Saturday, December 20, 2008

Spice Rubbed Turkey Breast


During the holidays it's easy to got leftover overkill. One solution I've found is to cook turkey breast instead of the entire bird. With this delicous spice rub, which I've used in the past for grilling and on pork, turkey packs a lot of flavor that is still complimented by traditional holiday dishes such as cranberry sauce, sage dressing and green bean casserole. I've used the spice rub on boneless/skinless turkey breast (done in less than 20 minutes) and here on a split breast, bone in, skin on. Cooking meat on the bone helps to keep is juicy and the skin gets crispy and yummy, like turkey cracklin'! MMMMMM.

Spice Rubbed Turkey Breast
1 turkey breast, split, bone-in, skin on
1 tsp.
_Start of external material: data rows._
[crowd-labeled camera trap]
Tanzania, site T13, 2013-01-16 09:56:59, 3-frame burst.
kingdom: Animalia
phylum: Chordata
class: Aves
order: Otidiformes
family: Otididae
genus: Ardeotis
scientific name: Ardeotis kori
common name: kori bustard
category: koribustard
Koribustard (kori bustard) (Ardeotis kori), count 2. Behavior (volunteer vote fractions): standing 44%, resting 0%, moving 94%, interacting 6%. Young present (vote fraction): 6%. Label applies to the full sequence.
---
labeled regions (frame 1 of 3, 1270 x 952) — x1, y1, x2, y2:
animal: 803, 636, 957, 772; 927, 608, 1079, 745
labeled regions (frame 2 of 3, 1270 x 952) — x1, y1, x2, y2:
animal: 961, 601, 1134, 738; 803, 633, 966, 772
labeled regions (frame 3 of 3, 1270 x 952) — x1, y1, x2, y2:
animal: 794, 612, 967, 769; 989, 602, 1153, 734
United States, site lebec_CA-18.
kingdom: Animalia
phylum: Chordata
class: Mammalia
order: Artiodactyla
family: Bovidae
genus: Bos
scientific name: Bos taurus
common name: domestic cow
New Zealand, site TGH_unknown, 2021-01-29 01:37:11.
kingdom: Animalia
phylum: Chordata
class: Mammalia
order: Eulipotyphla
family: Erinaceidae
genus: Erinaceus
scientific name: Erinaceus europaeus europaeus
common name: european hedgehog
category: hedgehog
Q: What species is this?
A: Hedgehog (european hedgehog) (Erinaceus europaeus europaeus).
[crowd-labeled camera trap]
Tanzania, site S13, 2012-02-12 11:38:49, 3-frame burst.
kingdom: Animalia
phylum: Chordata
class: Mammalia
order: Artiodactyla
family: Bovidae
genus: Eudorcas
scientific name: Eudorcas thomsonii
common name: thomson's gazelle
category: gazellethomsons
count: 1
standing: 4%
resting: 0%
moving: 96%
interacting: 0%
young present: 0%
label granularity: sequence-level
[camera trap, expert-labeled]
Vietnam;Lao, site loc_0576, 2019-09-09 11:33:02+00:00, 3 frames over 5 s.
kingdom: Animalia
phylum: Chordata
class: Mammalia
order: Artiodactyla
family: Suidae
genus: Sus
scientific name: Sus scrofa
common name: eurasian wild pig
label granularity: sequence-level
Garam Masala
1 tsp. Cumin
1 tsp. Turmeric
1 tsp. Cayenne Pepper
1 tsp. Grround Garlic
1 tsp. Ground Cinnamon
1 tsp. Ground Ginger
1 tsp. fresh Thyme
Salt and Black Pepper

Rinse and pat dry the turkey and set on a rack in a roasting pan.

Combine all of the spices except salt and pepper. Sprinkle liberally on all sides of the turkey, reserve any leftover rub for a future use. Season the turkey on all sides with salt and pepper.

Roast turken in a 400 degree oven for 10 minutes. Reduce heat to 350 and continue cooking until the turkey is done (juices will run clear - or if you're lucky you'll have a pop up timer in one of the breast lobes!). Depending on the size of the turkey breast that could be another 10-20 minutes.

Remove from oven, cover with a foil tent and let sit for 10 minutes before slicing so that the meat stays juicy.